- _Directions for this task_: Locate each line in the data below that contains the word "point", and copy every one of those lines in full.

— begin —

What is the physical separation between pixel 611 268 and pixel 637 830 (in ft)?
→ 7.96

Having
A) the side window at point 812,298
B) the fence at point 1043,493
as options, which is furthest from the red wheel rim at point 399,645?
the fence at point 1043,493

— end —

- _Output_:
A) the side window at point 812,298
B) the fence at point 1043,493
as options, which is furthest from the red wheel rim at point 399,645?
the fence at point 1043,493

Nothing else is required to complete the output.